Vertice UE-USA: accordo sui cambiamenti climatici?

Durante i preparativi per l’incontro sul clima tra Europa e USA, il prossimo 26 marzo, si cerca una posizione comune anche i vista dei negoziati mondiali del 2015

Vertice UE-USA: accordo sui cambiamenti climatici?

 

(Rinnovabili.it) – “Una crescita economica sostenibile sarà possibile solo se affronteremo insieme il problema dei cambiamenti climatici”. È questa la sintonia su cui muovono Europa e Stati Uniti in vista del vertice europeo sul clima del prossimo 26 marzo, l’incontro che vedrà il Presidente Barack Obama e i leader dell’Unione lanciarsi in un impegno comune per stimolare una solidarietà mondiale e definire un piano condiviso nella lotta contro i cambiamenti climatici. Nell’ottica di limitare l’aumento della temperatura media globale a meno di 2 °C rispetto ai livelli preindustriali, le due potenze hanno già predisposto nuovi impegni di riduzione delle emissioni per il primo trimestre del 2015, obiettivi cui dovrebbero contribuire tutte le principali economie mondiali.

 

L’Unione Europea ha sempre guidato gli sforzi per frenare il riscaldamento globale con obiettivi di tagli alle emissioni di carbonio sempre più ambiziosi rispetto a qualsiasi altro blocco, ma alcuni Paesi Membri, come la Polonia per esempio, hanno fatto notare che l’Europa è responsabile solo di poco più del 10% delle emissioni globali e che quindi a fare i maggiori sforzi dovrebbero essere soprattutto i grandi emettitori, come Stati Uniti e Cina da cui dipende il 40% delle emissioni di gas a effetto serra.

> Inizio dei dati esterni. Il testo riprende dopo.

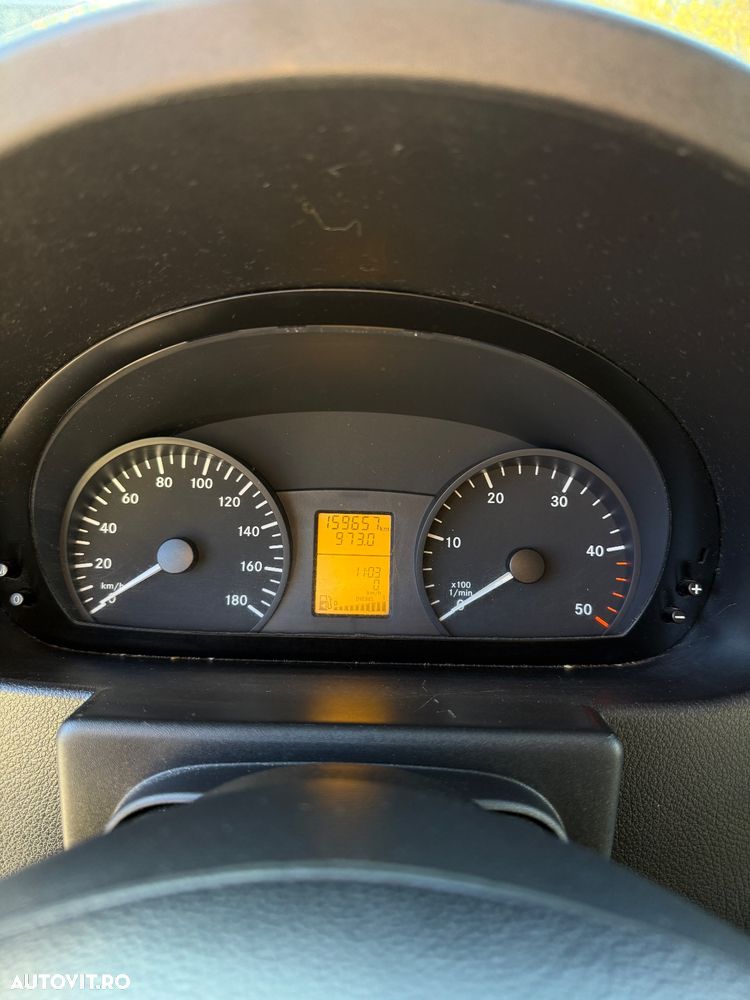 Mercedes-Benz Sprinter - 9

In vista dei negoziati del 2015, anche la responsabile clima dell’ONU, Christiana Figueres, ha sottolineato l’importanza di una più stretta collaborazione tra Cina e USA, che però fa riflettere gli ambientalisti europei, preoccupati di una “marginalizzazione” dell’Europa nel processo di decarbonizzazione dell’energia.

 

Prima dell’arrivo di Obama a Bruxelles, i leader europei si incontreranno per discutere sulla politica climatica ed energetica al 2030, compresi i target di tagli al carbone; l’obiettivo non è quello di arrivare a un accordo definitivo, ma un’eventuale presa di posizione comune da parte degli Stati Membri potrebbe essere ostacolata proprio dalla Polonia, che basa la maggior parte dell’approvvigionamento energetico sul carbone. Per il Commissario Clima europeo, Connie Hedegaard, il summit della prossima settimana invierà un segnale forte.

 

“Trovare un accordo comune sul clima – ha detto – significa definire il livello di ambizione che intendiamo perseguire e avere la possibilità di approfondirne i dettagli”.